Am 06. Oktober 1998 erhielt der Kläger einen Kraftfahrzeugsteuerbescheid, der gem. § 164 Abs. 1 der Abgabenordnung - AO - unter dem Vorbehalt der Nachprüfung stand. Danach wurde das Fahrzeug als LKW eingestuft und die Kraftfahrzeugsteuer auf 290,00 DM jährlich festgesetzt. Am 02. Februar 1999 wurde der Kraftfahrzeugsteuerbescheid gem. § 164 Abs. 2 AO geändert. Das Fahrzeug wurde nun als PKW eingestuft und die Kraftfahrzeugsteuer auf 1.113,00 DM jährlich festgesetzt. Gegen diesen Bescheid legte der Kläger am 08. Februar 1999 Einspruch ein, mit dem er die Wiedereinstufung als LKW begehrte. Der Beklagte wies den Einspruch mit Bescheid vom 02. Juli 1999 als unbegründet zurück.

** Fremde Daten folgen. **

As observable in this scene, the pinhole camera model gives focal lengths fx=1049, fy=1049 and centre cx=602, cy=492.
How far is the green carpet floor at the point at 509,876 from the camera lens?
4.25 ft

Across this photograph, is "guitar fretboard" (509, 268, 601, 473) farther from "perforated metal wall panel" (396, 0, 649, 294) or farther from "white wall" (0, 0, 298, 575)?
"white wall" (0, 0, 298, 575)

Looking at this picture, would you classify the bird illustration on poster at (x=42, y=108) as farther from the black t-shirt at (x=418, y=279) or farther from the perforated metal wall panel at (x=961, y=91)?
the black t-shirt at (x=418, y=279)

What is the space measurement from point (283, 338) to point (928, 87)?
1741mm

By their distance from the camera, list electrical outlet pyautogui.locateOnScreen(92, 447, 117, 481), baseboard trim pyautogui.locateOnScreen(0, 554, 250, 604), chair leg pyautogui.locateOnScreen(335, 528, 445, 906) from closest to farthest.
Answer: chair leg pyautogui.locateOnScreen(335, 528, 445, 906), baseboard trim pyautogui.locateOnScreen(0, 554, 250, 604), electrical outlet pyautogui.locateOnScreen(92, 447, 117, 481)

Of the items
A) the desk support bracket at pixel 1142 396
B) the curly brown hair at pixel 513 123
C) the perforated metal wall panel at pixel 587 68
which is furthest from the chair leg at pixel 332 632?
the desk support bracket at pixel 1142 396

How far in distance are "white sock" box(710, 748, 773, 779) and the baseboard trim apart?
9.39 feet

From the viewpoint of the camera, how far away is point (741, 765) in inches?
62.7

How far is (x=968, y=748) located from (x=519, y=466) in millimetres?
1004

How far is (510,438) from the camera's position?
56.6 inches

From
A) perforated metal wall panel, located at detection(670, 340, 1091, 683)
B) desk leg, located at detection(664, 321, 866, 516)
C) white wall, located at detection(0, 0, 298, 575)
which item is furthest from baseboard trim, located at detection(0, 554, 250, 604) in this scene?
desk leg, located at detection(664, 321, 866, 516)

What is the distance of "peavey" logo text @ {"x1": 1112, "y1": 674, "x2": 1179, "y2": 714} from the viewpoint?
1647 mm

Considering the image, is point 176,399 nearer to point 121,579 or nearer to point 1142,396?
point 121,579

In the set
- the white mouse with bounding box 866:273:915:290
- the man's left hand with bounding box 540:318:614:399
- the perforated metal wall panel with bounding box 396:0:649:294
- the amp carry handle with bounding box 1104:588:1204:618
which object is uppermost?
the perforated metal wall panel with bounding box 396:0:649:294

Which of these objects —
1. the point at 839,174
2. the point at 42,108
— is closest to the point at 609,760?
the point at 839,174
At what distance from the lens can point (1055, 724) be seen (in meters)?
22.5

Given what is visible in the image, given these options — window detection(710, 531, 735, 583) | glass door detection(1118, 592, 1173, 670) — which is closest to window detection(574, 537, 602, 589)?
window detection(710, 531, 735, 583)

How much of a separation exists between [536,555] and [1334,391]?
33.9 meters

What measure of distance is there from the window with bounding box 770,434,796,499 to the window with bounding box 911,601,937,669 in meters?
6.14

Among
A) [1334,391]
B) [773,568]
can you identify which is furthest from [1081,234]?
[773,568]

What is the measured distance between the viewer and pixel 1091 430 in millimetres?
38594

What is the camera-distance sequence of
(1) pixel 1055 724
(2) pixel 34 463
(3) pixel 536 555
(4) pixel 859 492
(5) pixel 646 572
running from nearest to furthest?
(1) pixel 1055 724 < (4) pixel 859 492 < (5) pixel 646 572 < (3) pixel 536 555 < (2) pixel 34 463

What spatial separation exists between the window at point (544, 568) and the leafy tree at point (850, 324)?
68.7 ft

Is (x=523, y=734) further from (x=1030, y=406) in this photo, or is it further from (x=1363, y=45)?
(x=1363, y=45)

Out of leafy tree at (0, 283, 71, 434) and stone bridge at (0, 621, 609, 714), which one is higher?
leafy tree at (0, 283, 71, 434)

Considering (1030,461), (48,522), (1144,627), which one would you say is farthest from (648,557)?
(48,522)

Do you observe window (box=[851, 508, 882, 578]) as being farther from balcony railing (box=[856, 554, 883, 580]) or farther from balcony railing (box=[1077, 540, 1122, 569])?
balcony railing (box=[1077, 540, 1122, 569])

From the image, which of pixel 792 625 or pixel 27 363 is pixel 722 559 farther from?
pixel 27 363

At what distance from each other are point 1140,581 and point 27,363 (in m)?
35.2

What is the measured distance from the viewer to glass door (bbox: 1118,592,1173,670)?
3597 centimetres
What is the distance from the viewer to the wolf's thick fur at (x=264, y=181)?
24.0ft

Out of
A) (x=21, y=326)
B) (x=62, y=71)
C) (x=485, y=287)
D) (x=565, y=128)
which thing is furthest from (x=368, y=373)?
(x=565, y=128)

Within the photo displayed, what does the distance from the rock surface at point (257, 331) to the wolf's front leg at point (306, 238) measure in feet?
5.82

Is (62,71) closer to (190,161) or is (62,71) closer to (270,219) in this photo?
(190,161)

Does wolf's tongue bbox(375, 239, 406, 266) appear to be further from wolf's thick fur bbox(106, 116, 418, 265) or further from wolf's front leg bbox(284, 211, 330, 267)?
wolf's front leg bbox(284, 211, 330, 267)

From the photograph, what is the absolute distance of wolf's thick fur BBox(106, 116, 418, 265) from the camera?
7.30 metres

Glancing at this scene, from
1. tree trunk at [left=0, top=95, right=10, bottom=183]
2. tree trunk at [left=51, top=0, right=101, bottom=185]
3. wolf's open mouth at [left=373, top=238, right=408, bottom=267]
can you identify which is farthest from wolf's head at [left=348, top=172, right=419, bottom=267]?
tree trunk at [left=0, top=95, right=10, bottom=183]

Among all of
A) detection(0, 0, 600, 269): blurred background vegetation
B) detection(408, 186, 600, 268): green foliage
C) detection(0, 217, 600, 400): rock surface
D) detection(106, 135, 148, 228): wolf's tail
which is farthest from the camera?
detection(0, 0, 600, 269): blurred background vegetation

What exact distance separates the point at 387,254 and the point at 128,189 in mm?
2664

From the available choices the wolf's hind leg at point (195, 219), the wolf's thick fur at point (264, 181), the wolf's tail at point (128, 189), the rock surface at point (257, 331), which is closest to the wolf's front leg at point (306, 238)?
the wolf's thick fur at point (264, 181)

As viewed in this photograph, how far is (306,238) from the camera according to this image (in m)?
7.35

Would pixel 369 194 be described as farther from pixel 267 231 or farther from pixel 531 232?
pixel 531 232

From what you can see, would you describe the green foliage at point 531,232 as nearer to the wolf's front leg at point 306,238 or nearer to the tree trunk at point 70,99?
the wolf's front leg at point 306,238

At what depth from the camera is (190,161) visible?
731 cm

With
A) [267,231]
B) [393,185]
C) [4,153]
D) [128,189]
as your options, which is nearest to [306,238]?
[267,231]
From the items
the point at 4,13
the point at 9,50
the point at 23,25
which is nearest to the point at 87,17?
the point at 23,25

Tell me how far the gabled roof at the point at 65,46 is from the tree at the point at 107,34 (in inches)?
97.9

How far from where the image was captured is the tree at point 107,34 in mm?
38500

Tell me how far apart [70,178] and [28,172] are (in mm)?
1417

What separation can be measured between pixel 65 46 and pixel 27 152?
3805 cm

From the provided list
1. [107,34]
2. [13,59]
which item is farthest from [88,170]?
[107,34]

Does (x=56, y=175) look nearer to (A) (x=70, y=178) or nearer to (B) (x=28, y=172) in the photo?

Dagegen erhob er am 03. August 1999 Klage.

4

Er trägt vor, die verkehrsrechtliche Eingruppierung binde auch das Steuerrecht, so dass eine Besteuerung als LKW zu erfolgen habe. Es sei eine unzulässige Ungleichbehandlung, wenn steuerlich das Fahrzeug anders behandelt werde als verkehrsrechtlich. Das Verhältnis Ladefläche zum Raum zur Beförderung von Personen sei nicht hinreichend gewürdigt worden (Maße des Raums zur Beförderung von Personen: 1,95 m Länge und 1,50 m Breite; Ladefläche: 1,90 m Länge und 1,80 m Breite). Das Fahrzeug diene auch überwiegend dem Transport von Gegenständen und nicht der Personenbeförderung. Wie hoch der Anteil der Nutzlast am zulässigen Gesamtgewicht betrage, könne für die Einstufung als LKW oder PKW nicht maßgeblich sein. Auch genieße der Kläger Schutz nach dem Grundsatz von Treu und Glauben, da er auf die ursprüngliche Festsetzung vertraut habe. Weiterhin sei der Gleichheitsgrundsatz verletzt, da andere Steuerpflichtige in diesen Fällen anders eingestuft würden.

5

Der Kläger beantragt,

  1. den Kraftfahrzeugsteuerbescheid vom 02. Februar 1999 in der Fassung des Einspruchsbescheids vom 02. Juli 1999 aufzuheben.

6

Der Beklagte beantragt,

  1. die Klage abzuweisen.

7

Der Beklagte nimmt zunächst Bezug auf die Einspruchsentscheidung. Entscheidend sei danach, ob die Ladefläche deutlich erkennbar die zur Personenbeförderung dienende Bodenfläche übertreffe, was vorliegend nicht der Fall sei. Auch betrage die Nutzlast nicht mindestens 40 v. H. des zulässigen Gesamtgewichts, was nach einen finanzgerichtlichen Urteil erforderlich sei. Darüber hinaus gebe es, soweit andere gleichwertige Fahrzeuge als LKW eingestuft worden seien, keine Gleichbehandlung im Unrecht.

8

Die Beteiligten haben übereinstimmend ihr Einverständnis zu einer Entscheidung durch den Berichterstatter erklärt (§ 79 a Abs. 3, 4Finanzgerichtsordnung-FGO-).

Gründe

9

Die Klage ist unbegründet.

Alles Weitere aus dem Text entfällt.